Step-by-step explanation:

Let upward be the positive direction. Under the assumptions, acceleration of the stone would be
`a = (-g) = (-9.81)\; {\rm m\cdot s^(-2)}` (negative since the stone is accelerating downward.)

The duration of the flight can be found in the following steps:

• Find velocity right before landing given displacement, initial velocity, and acceleration.
• Find duration of the flight from acceleration and the change in velocity.

In SUVAT equation
`v^(2) - u^(2) = 2\, a\, x`:

• 
  `v` is the final velocity right before landing (needs to be found,)
• 
  `u = 15.5\; {\rm m\cdot s^(-1)}` is the initial velocity,
• 
  `a = (-9.81)\; {\rm m\cdot s^(-2)}` is acceleration, and
• 
  `x = (-75.0)\; {\rm m}` is displacement (downward because the stone landed below where it was launched.)

Rearrange this equation to find
`v`:

`\begin{aligned}v &= \sqrt{u^(2) + 2\, a\, x} \\ &= \sqrt{(15.5)^(2) + 2\, (-9.81)\, (-75.0)} \; {\rm m\cdot s^(-1)} \\ &\approx -40.05\; {\rm m\cdot s^(-1)}\end{aligned}`.

In other words, the velocity of this stone has changed from the initial value of
`u = (15.5)\; {\rm m\cdot s^(-1)}` to
`v \approx (-40.05)\; {\rm m\cdot s^(-1)}` during the flight.

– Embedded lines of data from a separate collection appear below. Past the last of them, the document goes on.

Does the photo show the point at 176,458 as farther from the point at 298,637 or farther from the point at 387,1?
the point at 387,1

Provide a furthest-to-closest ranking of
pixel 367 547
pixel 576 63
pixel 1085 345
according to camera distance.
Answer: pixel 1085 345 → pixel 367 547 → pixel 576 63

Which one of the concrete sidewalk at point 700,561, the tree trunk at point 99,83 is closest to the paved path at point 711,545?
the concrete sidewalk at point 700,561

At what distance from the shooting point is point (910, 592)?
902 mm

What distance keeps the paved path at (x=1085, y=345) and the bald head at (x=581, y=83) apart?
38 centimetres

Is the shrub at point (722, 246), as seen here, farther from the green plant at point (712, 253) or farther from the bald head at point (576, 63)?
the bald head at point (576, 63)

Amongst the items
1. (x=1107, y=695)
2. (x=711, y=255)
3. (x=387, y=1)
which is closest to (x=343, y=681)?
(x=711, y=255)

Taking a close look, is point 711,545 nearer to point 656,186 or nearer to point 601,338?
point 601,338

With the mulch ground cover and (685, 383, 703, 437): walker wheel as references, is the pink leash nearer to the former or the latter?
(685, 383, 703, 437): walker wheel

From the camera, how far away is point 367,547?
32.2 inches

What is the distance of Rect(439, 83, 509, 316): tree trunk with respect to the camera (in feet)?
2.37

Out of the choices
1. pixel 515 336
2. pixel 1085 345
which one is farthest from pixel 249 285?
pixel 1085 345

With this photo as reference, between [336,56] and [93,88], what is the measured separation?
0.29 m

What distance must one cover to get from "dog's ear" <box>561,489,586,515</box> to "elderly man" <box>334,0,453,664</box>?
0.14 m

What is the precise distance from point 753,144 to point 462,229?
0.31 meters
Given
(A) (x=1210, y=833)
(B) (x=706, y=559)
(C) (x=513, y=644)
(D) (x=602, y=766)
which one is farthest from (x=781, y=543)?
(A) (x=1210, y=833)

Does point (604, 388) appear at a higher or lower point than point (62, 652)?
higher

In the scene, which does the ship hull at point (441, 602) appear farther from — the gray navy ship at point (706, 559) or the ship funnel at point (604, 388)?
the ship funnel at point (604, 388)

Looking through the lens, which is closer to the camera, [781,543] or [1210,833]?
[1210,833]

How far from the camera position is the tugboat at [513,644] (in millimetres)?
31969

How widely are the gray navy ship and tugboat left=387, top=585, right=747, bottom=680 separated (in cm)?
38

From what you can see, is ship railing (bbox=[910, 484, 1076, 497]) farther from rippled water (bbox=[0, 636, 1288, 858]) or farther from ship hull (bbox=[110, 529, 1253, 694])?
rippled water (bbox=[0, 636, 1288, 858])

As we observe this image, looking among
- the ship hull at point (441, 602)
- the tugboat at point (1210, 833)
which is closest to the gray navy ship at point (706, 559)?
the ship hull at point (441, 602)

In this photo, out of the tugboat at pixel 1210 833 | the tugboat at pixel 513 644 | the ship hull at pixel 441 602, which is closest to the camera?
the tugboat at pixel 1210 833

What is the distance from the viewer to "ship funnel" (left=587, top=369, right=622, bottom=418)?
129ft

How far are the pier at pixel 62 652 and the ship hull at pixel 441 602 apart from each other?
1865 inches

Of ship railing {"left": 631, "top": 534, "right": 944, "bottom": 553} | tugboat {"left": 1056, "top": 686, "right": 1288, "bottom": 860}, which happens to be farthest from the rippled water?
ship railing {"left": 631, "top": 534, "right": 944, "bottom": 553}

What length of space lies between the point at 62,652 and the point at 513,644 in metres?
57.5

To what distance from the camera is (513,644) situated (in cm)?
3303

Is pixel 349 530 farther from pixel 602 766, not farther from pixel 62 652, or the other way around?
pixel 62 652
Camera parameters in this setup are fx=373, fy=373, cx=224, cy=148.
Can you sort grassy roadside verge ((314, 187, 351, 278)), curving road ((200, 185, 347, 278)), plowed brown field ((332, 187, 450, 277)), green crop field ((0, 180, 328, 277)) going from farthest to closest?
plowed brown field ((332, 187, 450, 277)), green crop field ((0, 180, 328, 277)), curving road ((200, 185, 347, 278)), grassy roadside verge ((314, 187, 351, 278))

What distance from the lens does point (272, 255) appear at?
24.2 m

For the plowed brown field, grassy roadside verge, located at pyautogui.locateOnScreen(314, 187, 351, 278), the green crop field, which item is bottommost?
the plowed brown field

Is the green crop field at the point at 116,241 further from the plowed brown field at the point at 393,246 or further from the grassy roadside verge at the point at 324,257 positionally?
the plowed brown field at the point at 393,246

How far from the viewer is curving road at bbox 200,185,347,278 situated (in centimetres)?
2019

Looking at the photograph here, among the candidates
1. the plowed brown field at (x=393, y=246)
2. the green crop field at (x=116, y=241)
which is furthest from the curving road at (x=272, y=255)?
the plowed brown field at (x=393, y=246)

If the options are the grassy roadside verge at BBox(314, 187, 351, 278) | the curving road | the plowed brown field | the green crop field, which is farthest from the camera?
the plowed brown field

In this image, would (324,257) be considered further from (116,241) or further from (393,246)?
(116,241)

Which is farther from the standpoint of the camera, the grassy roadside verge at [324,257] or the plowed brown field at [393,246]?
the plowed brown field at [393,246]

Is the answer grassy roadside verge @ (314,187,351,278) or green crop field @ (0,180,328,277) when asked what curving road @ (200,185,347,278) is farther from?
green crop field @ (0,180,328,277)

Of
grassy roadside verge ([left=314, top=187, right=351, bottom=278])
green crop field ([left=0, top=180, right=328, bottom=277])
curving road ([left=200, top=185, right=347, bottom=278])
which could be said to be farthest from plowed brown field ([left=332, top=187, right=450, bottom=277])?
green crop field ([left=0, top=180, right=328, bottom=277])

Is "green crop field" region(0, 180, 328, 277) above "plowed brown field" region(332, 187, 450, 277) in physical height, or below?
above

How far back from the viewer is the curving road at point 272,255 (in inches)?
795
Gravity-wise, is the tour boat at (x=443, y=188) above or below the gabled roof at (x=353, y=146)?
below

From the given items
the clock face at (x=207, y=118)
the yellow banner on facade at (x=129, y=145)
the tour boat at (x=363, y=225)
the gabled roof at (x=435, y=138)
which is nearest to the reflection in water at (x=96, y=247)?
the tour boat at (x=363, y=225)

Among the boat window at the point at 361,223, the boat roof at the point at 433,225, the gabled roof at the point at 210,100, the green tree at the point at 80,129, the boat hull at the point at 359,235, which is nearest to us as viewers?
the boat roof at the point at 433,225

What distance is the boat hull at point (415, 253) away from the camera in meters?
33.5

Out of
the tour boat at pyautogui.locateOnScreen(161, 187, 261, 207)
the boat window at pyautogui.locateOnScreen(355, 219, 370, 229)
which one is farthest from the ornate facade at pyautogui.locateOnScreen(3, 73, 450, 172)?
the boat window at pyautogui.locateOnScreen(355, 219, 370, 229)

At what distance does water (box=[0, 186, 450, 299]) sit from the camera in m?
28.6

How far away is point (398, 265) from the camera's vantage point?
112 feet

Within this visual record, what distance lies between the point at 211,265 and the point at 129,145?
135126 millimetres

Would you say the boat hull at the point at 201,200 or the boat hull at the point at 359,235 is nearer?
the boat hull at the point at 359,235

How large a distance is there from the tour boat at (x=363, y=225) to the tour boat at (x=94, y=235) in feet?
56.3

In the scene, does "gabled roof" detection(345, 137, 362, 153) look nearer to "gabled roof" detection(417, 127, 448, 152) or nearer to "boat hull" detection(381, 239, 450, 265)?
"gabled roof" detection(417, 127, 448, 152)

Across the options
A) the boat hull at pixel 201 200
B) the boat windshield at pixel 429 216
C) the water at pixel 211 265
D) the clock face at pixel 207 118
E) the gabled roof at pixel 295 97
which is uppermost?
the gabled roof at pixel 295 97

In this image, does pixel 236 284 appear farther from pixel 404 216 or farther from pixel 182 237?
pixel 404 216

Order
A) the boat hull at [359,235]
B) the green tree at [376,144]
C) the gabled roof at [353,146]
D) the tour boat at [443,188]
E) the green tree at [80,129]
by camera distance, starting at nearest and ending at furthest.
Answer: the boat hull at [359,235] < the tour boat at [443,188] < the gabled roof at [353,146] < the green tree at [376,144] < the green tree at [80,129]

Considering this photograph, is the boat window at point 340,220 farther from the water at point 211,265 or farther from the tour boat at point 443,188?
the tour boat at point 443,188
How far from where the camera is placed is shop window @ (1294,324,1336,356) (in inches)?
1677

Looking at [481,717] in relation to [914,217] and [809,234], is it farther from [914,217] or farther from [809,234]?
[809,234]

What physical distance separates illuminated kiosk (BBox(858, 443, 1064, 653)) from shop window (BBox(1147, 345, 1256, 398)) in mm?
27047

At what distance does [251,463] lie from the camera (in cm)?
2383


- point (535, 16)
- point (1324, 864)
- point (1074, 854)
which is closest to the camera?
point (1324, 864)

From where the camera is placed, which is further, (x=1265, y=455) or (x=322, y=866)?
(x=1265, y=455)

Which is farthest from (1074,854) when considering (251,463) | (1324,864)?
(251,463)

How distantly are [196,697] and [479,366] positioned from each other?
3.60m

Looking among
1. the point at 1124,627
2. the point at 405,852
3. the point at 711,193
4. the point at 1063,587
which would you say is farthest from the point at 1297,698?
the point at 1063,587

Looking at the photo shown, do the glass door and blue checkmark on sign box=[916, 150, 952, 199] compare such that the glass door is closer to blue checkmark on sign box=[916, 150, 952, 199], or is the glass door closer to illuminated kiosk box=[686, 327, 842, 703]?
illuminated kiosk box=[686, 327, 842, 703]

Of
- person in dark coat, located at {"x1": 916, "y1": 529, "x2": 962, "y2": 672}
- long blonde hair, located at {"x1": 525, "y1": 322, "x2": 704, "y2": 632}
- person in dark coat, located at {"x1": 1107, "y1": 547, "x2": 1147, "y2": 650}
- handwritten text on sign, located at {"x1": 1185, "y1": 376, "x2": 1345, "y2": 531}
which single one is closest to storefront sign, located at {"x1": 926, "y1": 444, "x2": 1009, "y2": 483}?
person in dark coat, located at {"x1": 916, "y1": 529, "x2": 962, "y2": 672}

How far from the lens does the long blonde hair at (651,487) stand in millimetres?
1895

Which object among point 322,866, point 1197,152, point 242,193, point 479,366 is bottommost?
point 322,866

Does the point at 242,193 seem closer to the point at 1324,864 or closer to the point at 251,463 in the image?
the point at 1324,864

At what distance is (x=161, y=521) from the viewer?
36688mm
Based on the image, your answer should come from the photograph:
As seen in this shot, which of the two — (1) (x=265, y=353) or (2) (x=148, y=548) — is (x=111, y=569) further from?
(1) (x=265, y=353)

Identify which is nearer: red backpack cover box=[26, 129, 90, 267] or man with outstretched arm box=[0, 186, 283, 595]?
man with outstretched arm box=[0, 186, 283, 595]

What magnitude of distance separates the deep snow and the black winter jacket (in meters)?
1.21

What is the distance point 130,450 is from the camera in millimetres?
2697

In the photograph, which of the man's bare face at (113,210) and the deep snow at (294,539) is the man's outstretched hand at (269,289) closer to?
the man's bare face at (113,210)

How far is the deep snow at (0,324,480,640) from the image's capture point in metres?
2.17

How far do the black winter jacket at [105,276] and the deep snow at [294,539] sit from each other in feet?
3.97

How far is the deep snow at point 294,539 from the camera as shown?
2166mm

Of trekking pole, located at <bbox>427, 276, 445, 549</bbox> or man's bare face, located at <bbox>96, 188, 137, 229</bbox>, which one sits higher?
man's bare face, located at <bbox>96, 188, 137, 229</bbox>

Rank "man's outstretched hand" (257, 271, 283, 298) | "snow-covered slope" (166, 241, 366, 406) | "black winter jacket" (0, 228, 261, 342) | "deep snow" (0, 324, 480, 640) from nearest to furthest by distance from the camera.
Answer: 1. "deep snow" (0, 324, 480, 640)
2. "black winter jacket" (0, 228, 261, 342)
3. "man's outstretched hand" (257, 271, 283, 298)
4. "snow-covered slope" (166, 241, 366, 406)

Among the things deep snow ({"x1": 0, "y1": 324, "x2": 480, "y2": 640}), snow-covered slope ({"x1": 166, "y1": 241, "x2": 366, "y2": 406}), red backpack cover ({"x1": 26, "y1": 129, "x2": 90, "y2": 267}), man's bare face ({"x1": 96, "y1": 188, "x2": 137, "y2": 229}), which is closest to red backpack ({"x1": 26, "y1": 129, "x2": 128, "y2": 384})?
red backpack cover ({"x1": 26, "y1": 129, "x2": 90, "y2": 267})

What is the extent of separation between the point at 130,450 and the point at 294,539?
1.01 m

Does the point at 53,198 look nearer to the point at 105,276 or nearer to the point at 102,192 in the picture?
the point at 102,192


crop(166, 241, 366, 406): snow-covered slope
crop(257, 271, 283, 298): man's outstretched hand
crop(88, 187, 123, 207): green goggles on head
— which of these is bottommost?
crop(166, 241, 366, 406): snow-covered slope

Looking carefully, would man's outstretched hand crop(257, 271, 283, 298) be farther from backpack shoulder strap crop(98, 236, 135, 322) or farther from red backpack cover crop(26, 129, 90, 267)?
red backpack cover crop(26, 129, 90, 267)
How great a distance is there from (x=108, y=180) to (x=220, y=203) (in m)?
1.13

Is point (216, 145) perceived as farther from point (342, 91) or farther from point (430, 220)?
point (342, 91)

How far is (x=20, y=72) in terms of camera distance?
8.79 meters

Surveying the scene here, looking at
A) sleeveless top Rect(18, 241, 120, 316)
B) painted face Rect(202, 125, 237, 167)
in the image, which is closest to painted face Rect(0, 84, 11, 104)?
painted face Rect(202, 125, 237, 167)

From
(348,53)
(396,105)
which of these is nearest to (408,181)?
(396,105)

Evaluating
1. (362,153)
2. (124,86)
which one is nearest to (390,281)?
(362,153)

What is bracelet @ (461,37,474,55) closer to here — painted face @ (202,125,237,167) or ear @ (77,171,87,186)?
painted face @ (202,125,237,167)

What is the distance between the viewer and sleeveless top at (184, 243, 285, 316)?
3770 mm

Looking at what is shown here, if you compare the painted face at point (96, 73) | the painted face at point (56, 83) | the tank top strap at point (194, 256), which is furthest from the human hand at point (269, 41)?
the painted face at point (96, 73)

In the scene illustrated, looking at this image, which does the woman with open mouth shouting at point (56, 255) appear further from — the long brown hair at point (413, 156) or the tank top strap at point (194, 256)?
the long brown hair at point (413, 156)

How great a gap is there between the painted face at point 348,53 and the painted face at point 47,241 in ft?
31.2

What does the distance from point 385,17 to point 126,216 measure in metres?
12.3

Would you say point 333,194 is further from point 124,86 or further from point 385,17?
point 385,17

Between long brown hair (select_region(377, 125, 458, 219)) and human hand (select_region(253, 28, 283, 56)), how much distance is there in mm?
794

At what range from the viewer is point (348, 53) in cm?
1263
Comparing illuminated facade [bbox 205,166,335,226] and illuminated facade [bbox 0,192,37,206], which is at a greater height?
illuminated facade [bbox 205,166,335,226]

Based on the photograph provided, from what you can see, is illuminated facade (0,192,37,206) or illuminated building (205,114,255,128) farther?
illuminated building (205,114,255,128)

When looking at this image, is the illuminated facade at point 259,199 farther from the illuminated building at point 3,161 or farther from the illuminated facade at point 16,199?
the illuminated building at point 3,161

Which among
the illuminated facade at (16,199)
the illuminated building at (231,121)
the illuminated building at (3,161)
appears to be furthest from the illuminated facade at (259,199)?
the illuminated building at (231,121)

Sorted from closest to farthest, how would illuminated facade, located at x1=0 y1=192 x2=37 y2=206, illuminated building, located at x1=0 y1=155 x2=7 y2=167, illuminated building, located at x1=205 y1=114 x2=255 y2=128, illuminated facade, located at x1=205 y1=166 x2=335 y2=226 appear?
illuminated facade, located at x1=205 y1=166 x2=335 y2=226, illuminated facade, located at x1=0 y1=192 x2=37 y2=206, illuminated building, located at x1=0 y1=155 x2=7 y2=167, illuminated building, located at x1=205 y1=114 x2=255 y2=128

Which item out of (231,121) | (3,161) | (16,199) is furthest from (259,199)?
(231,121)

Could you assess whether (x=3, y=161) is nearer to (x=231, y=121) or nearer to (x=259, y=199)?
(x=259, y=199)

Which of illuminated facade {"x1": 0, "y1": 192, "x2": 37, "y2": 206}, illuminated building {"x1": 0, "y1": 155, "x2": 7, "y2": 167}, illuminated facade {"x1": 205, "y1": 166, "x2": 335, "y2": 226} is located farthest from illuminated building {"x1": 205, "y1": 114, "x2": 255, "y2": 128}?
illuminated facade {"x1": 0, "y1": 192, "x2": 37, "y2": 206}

Divide the change in velocity by acceleration
`a = (-9.81)\; {\rm m\cdot s^(-2)}` (the rate of change in velocity) to find the duration of the flight:

`\begin{aligned}t &= (v - u)/(a) \\ &\approx ((-40.05) - (15.5))/((-9.81))\; {\rm s} \\ &\approx 5.66\; {\rm s}\end{aligned}`.

In other words, the stone would be in the air for approximately
`5.66\; {\rm s}`.